--- PROVIDED DATA ---
════════════════

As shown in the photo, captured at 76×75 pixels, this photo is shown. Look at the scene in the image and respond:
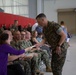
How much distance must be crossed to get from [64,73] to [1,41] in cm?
255

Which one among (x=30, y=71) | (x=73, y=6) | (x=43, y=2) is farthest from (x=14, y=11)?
(x=30, y=71)

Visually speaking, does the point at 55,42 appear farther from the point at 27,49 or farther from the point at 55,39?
the point at 27,49

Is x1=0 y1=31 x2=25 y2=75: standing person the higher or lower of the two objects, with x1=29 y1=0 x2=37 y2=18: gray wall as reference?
lower

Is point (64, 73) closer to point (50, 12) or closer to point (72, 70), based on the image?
point (72, 70)

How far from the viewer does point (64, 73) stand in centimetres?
493

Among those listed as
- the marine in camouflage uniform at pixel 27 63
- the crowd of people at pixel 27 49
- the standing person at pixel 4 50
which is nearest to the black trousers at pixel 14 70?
the crowd of people at pixel 27 49

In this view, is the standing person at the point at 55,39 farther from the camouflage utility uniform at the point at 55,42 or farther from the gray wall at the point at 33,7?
the gray wall at the point at 33,7

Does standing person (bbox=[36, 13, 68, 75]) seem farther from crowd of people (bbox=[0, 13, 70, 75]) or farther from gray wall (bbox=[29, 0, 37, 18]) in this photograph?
gray wall (bbox=[29, 0, 37, 18])

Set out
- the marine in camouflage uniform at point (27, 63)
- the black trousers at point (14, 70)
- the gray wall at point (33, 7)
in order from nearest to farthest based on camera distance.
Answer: the black trousers at point (14, 70) < the marine in camouflage uniform at point (27, 63) < the gray wall at point (33, 7)

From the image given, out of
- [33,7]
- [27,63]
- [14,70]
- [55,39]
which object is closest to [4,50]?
[14,70]

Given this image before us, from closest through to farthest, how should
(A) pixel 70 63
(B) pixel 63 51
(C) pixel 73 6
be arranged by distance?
(B) pixel 63 51, (A) pixel 70 63, (C) pixel 73 6

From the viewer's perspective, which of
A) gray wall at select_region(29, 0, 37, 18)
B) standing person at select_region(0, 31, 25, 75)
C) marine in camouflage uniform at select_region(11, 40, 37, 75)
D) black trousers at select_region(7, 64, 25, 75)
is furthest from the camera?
gray wall at select_region(29, 0, 37, 18)

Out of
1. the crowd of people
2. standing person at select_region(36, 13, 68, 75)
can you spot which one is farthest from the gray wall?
standing person at select_region(36, 13, 68, 75)

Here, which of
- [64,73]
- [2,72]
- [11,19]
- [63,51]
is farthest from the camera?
[11,19]
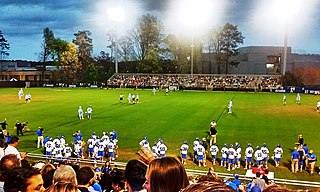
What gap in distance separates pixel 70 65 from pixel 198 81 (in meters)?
35.1

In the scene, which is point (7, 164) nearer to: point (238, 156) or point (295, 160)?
point (238, 156)

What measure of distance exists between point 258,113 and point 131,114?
13155mm

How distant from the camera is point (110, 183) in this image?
736 centimetres

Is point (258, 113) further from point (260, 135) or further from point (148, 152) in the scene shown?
point (148, 152)

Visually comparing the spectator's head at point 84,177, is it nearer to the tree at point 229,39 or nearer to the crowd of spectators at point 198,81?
the crowd of spectators at point 198,81

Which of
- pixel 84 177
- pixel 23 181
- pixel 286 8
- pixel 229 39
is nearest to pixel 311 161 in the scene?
pixel 84 177

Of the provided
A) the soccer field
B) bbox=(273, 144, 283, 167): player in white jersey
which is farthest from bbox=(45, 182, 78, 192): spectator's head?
bbox=(273, 144, 283, 167): player in white jersey

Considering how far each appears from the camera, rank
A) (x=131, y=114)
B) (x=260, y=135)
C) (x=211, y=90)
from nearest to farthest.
Answer: 1. (x=260, y=135)
2. (x=131, y=114)
3. (x=211, y=90)

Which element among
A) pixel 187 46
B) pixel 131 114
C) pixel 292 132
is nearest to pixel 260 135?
pixel 292 132

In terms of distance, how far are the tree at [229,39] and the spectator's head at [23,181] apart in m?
86.1

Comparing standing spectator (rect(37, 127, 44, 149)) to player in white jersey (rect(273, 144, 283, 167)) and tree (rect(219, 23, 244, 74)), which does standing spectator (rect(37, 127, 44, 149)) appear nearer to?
player in white jersey (rect(273, 144, 283, 167))

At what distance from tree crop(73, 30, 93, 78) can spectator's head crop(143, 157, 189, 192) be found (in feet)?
317

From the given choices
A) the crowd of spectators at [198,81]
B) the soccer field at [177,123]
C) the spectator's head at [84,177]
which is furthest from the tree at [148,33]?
the spectator's head at [84,177]

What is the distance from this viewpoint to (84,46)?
100 m
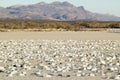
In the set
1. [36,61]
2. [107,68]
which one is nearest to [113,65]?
[107,68]

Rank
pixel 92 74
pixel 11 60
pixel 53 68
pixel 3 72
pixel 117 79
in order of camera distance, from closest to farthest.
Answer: pixel 117 79, pixel 92 74, pixel 3 72, pixel 53 68, pixel 11 60

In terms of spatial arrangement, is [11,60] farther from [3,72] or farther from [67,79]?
[67,79]

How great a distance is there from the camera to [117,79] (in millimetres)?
10703

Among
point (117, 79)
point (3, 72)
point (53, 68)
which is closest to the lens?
point (117, 79)

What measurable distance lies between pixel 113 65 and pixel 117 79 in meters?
3.62

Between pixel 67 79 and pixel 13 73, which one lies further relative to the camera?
pixel 13 73

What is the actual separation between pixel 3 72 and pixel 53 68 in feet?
6.07

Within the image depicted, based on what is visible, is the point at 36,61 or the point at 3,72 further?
the point at 36,61

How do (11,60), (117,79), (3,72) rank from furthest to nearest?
(11,60), (3,72), (117,79)

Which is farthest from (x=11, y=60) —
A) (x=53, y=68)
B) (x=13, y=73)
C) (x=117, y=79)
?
(x=117, y=79)

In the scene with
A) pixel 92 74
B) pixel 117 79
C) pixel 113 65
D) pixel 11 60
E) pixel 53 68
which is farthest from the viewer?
pixel 11 60

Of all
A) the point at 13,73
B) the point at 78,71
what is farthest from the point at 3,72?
the point at 78,71

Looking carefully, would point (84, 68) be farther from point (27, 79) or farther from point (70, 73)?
point (27, 79)

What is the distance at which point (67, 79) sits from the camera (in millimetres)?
10859
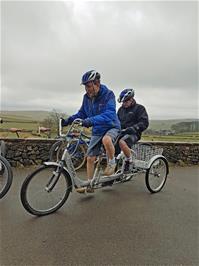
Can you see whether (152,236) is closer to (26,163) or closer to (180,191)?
(180,191)

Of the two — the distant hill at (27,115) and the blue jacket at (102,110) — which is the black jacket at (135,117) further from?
the distant hill at (27,115)

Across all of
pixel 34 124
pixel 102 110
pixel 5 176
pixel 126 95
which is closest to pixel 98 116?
pixel 102 110

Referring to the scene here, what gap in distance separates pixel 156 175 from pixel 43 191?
2053mm

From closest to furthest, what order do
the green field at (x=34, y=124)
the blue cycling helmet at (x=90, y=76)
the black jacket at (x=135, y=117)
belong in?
the blue cycling helmet at (x=90, y=76)
the black jacket at (x=135, y=117)
the green field at (x=34, y=124)

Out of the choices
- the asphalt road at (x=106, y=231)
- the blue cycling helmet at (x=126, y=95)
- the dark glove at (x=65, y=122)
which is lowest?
the asphalt road at (x=106, y=231)

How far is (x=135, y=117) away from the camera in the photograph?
4445mm

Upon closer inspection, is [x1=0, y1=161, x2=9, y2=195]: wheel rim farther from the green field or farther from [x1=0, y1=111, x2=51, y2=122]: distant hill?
[x1=0, y1=111, x2=51, y2=122]: distant hill

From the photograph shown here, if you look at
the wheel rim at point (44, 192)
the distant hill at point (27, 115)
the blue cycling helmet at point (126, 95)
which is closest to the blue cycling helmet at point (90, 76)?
the blue cycling helmet at point (126, 95)

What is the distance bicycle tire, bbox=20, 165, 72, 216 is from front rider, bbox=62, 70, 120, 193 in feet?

════════════════

Print the full listing exactly, dropping the pictures.

--- RESULT OF THIS TASK ---
As shown in the photo, captured at 76×75 pixels, this photo is shown. Look at the scene in the image and respond:
How much distance must be crossed to get from [64,73] to [1,41] in cm?
255

Which one among (x=30, y=71) | (x=73, y=6) | (x=43, y=2) is farthest from (x=14, y=11)?
(x=30, y=71)

Visually speaking, does the point at 55,42 appear farther from the point at 27,49 or farther from the point at 55,39?
the point at 27,49

Is x1=0 y1=31 x2=25 y2=75: standing person the higher or lower of the two objects, with x1=29 y1=0 x2=37 y2=18: gray wall as reference?
lower

Is point (64, 73) closer to point (50, 12) or closer to point (72, 70), based on the image?
point (72, 70)

How far from the viewer does point (64, 73) stand in centimetres?
493

Among those listed as
- the marine in camouflage uniform at pixel 27 63
- the crowd of people at pixel 27 49
- the standing person at pixel 4 50
which is nearest to the black trousers at pixel 14 70?
the crowd of people at pixel 27 49

In this view, is the standing person at the point at 55,39 farther from the camouflage utility uniform at the point at 55,42 or farther from the gray wall at the point at 33,7?
the gray wall at the point at 33,7

Does standing person (bbox=[36, 13, 68, 75]) seem farther from crowd of people (bbox=[0, 13, 70, 75]) or farther from gray wall (bbox=[29, 0, 37, 18]) in this photograph?
gray wall (bbox=[29, 0, 37, 18])

Set out
- the marine in camouflage uniform at point (27, 63)
- the black trousers at point (14, 70)
- the gray wall at point (33, 7)
in order from nearest to farthest based on camera distance.
Answer: the black trousers at point (14, 70) < the marine in camouflage uniform at point (27, 63) < the gray wall at point (33, 7)

From the image given, out of
- [33,7]
- [27,63]
- [14,70]
- [55,39]
which object is closest to [4,50]?
[14,70]

Given this image before us, from closest through to farthest, how should
(A) pixel 70 63
(B) pixel 63 51
(C) pixel 73 6
be arranged by distance?
(B) pixel 63 51, (A) pixel 70 63, (C) pixel 73 6

From the viewer's perspective, which of
A) gray wall at select_region(29, 0, 37, 18)
B) standing person at select_region(0, 31, 25, 75)
C) marine in camouflage uniform at select_region(11, 40, 37, 75)
D) black trousers at select_region(7, 64, 25, 75)
is furthest from the camera?
gray wall at select_region(29, 0, 37, 18)

Out of
1. the crowd of people
2. standing person at select_region(36, 13, 68, 75)
can you spot which one is farthest from the gray wall?
standing person at select_region(36, 13, 68, 75)

Here, which of
- [64,73]
- [2,72]
- [11,19]
- [63,51]
is farthest from the camera?
[11,19]
What gap in distance separates pixel 70 65 from pixel 198 81 (in meters)?
35.1

In the scene, which is point (7, 164) nearer to: point (238, 156) or point (295, 160)?
point (238, 156)

What measure of distance exists between point 258,113 and point 131,114?
13155mm

How distant from the camera is point (110, 183) in this image?
736 centimetres

Is point (258, 113) further from point (260, 135) or further from point (148, 152) in the scene shown?
point (148, 152)

Visually comparing the spectator's head at point 84,177, is it nearer to the tree at point 229,39 or nearer to the crowd of spectators at point 198,81?
the crowd of spectators at point 198,81

Which of
- pixel 84 177
- pixel 23 181
- pixel 286 8
- pixel 229 39
is nearest to pixel 311 161 in the scene?
pixel 84 177

Of the provided
A) the soccer field
B) bbox=(273, 144, 283, 167): player in white jersey
which is farthest from bbox=(45, 182, 78, 192): spectator's head?
bbox=(273, 144, 283, 167): player in white jersey

Considering how far each appears from the camera, rank
A) (x=131, y=114)
B) (x=260, y=135)
C) (x=211, y=90)
from nearest to farthest.
Answer: 1. (x=260, y=135)
2. (x=131, y=114)
3. (x=211, y=90)

Which element among
A) pixel 187 46
B) pixel 131 114
C) pixel 292 132
is nearest to pixel 260 135?
pixel 292 132

In terms of distance, how far are the tree at [229,39] and the spectator's head at [23,181] apart in m?
86.1

Comparing standing spectator (rect(37, 127, 44, 149)) to player in white jersey (rect(273, 144, 283, 167)) and tree (rect(219, 23, 244, 74)), which does standing spectator (rect(37, 127, 44, 149)) appear nearer to?
player in white jersey (rect(273, 144, 283, 167))

At what distance from tree crop(73, 30, 93, 78) can spectator's head crop(143, 157, 189, 192) be found (in feet)?
317

From the given choices
A) the crowd of spectators at [198,81]
B) the soccer field at [177,123]
C) the spectator's head at [84,177]
which is furthest from the tree at [148,33]?
the spectator's head at [84,177]

What is the distance from this viewpoint to (84,46)?
100 m
In the set
1. [36,61]
2. [107,68]
which one is nearest to [113,65]?
[107,68]

Rank
pixel 92 74
pixel 11 60
pixel 53 68
pixel 3 72
pixel 117 79
in order of camera distance, from closest to farthest.
Answer: pixel 117 79, pixel 92 74, pixel 3 72, pixel 53 68, pixel 11 60

In terms of spatial arrangement, is [11,60] farther from [3,72] or farther from [67,79]?
[67,79]

How great a distance is there from the camera to [117,79] (in millimetres)?
10703

Among
point (117, 79)
point (3, 72)
point (53, 68)
which is closest to the lens?
point (117, 79)

What measurable distance lies between pixel 113 65 and pixel 117 79 in meters?
3.62

Between pixel 67 79 and pixel 13 73, which one lies further relative to the camera?
pixel 13 73

What is the actual separation between pixel 3 72 and pixel 53 68 in feet?
6.07

Within the image depicted, based on what is visible, is the point at 36,61 or the point at 3,72 further?
the point at 36,61

How do (11,60), (117,79), (3,72) rank from furthest to nearest?
(11,60), (3,72), (117,79)

Which is farthest from (x=11, y=60) —
A) (x=53, y=68)
B) (x=13, y=73)
C) (x=117, y=79)
?
(x=117, y=79)

In the scene with
A) pixel 92 74
B) pixel 117 79
C) pixel 113 65
D) pixel 11 60
E) pixel 53 68
which is farthest from the viewer?
pixel 11 60

Of all
A) the point at 13,73
B) the point at 78,71
what is farthest from the point at 3,72?
the point at 78,71

Looking carefully, would point (84, 68) be farther from point (27, 79) or farther from point (70, 73)?
point (27, 79)

What is the distance at which point (67, 79) sits from the camera (in millimetres)?
10859
Can you see whether (152,236) is closer to (26,163) or closer to (180,191)?
(180,191)

Of the two — the distant hill at (27,115) and the blue jacket at (102,110) — which is the black jacket at (135,117) further from?
the distant hill at (27,115)

Across all of
pixel 34 124
pixel 102 110
pixel 5 176
pixel 126 95
which is closest to pixel 98 116?
pixel 102 110

Referring to the scene here, what gap in distance separates pixel 156 175 from pixel 43 191?
2053mm

From closest to furthest, what order do
the green field at (x=34, y=124)
the blue cycling helmet at (x=90, y=76)
the black jacket at (x=135, y=117)
belong in?
the blue cycling helmet at (x=90, y=76)
the black jacket at (x=135, y=117)
the green field at (x=34, y=124)

Out of the choices
- the asphalt road at (x=106, y=231)
- the blue cycling helmet at (x=126, y=95)
- the dark glove at (x=65, y=122)
which is lowest?
the asphalt road at (x=106, y=231)

How far is (x=135, y=117) away from the camera in the photograph?
4445mm

Upon closer inspection, is [x1=0, y1=161, x2=9, y2=195]: wheel rim farther from the green field or farther from [x1=0, y1=111, x2=51, y2=122]: distant hill?
[x1=0, y1=111, x2=51, y2=122]: distant hill

From the photograph shown here, if you look at
the wheel rim at point (44, 192)
the distant hill at point (27, 115)
the blue cycling helmet at point (126, 95)
which is closest to the blue cycling helmet at point (90, 76)?
the blue cycling helmet at point (126, 95)

What is the distance bicycle tire, bbox=20, 165, 72, 216 is from front rider, bbox=62, 70, 120, 193 in feet?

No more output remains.